How many super funds do you have? Chances are you are probably not keeping track of where your super is invested. In fact, you could be losing money right now! Consolidating your super into one account puts you back in control of your retirement savings and may save you in fees.
If you have changed jobs, changed your name or moved house, chances are you may have lost track of your super somewhere along the way. The Australian Taxation Office estimates lost super to be worth around $18.8 billion as at 30 June 2010.
By tracking down and consolidating your super funds you are able to save on paying multiple sets of administration fees. Over the years, this could add up to thousands of extra dollars put towards your final retirement benefit.
Some benefits of consolidating your super include:
– Paying only one set of fees which protects your savings from being eaten away. For example, if you are paying $5 per month on three different accounts, you are paying at least $180 per year in fees! Consolidating this to one account could save you $120 each year.
– Less paperwork to manage as you are only receiving updates from one account each year. This also makes it easier to monitor the growth of your investments over time.

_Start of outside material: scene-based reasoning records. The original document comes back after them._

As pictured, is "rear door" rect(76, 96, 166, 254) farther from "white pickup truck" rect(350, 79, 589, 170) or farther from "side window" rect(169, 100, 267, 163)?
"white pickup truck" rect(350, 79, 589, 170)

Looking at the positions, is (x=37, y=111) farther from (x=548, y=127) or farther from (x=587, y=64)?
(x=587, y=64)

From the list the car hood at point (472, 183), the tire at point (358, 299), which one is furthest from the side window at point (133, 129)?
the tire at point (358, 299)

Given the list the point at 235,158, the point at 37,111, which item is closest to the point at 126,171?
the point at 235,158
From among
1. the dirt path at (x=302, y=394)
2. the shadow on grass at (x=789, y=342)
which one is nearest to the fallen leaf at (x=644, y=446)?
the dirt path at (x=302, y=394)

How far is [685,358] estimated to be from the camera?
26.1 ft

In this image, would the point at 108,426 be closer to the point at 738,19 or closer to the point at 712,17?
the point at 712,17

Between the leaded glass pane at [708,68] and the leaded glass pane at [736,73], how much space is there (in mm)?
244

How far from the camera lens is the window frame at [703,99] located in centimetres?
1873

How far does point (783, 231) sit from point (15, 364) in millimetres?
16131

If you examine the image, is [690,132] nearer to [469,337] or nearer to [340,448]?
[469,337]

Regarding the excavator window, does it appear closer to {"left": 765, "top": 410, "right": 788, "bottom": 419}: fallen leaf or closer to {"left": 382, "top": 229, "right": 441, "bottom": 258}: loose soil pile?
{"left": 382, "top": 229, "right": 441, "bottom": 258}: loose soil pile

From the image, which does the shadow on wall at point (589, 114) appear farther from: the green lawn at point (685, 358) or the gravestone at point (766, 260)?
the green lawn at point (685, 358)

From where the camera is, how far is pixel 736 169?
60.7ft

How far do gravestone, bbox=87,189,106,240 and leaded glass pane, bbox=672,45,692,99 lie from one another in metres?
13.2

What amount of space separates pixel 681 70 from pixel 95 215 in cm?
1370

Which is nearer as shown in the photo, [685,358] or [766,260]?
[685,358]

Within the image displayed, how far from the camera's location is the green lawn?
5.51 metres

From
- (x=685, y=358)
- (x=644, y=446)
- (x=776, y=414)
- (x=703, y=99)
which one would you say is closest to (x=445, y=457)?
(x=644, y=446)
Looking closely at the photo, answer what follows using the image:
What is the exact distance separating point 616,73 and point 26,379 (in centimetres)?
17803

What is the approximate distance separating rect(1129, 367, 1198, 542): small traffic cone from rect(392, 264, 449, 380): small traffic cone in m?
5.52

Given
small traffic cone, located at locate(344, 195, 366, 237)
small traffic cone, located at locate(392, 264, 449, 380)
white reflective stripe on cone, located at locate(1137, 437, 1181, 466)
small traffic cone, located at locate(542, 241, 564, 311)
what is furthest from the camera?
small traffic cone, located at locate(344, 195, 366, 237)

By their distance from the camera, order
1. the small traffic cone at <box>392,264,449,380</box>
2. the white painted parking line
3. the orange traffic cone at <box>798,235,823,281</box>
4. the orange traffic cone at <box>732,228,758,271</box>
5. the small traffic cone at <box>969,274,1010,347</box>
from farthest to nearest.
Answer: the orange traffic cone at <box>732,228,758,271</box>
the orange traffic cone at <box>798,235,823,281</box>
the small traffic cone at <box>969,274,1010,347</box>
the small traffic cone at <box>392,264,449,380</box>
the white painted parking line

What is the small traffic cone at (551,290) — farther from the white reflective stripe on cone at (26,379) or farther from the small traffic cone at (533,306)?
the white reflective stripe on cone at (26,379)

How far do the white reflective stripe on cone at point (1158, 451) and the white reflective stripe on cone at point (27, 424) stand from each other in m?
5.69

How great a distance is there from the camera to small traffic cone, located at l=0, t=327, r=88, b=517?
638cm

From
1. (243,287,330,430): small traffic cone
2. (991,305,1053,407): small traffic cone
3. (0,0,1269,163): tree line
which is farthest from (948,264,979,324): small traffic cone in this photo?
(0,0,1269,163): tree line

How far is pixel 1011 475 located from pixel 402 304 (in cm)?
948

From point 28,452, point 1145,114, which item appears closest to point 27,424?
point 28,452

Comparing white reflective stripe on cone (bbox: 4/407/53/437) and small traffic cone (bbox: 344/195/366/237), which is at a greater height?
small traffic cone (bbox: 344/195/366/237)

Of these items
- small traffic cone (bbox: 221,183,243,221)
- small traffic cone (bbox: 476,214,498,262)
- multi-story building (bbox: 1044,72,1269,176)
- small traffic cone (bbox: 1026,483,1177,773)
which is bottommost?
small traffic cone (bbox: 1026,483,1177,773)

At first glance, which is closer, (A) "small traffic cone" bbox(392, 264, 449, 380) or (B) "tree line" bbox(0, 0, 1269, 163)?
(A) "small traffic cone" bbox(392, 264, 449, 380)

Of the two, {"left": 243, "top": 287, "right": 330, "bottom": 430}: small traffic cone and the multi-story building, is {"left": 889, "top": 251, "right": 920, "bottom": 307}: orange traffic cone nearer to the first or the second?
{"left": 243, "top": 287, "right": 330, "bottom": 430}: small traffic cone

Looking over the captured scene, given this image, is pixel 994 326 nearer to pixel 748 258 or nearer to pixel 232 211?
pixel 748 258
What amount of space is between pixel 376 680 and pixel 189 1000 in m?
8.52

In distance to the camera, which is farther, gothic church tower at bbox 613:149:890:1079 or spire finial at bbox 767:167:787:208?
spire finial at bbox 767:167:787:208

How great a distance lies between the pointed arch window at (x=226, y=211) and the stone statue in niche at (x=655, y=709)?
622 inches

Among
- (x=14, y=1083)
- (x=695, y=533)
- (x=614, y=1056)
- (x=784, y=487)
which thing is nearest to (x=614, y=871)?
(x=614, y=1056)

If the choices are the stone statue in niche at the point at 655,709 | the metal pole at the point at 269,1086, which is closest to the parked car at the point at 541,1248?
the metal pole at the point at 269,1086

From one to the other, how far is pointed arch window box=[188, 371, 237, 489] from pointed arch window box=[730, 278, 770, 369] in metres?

– Developing a more focused retirement strategy to benefit your lifestyle when you eventually retire.
Consolidating super can make managing your savings easier. However, if you are planning to consolidate your money into one fund, be sure to research any exit or entry fees you may be charged in addition to potential costs associated with buying and selling your investments as you change funds.
You also need to be aware that your funds will be out of the market while being consolidated and generally, during this time period, will not see much growth. This is because investments need to be sold and purchased within the new fund which can take up to several weeks depending on the nature of the investment.
You should also check fund entitlements such as insurance. If you do move funds you may need to assess your insurance benefits to ensure you stay adequately covered.
There are a number of advantages associated with consolidating funds. However, before you begin, be sure to contact our office and arrange to meet with a financial adviser. We’ll assess your personal situation to make sure that you will not be financially disadvantaged by the change.
Did you know?
Your financial adviser is not limited to any one superannuation provider; they can give you advice on a range of superannuation funds and will always look to provide you with the most cost effective and appropriate option for your specific requirements. Beware of advisers who state they are unable to advise on any of your existing funds as this isn’t necessarily true.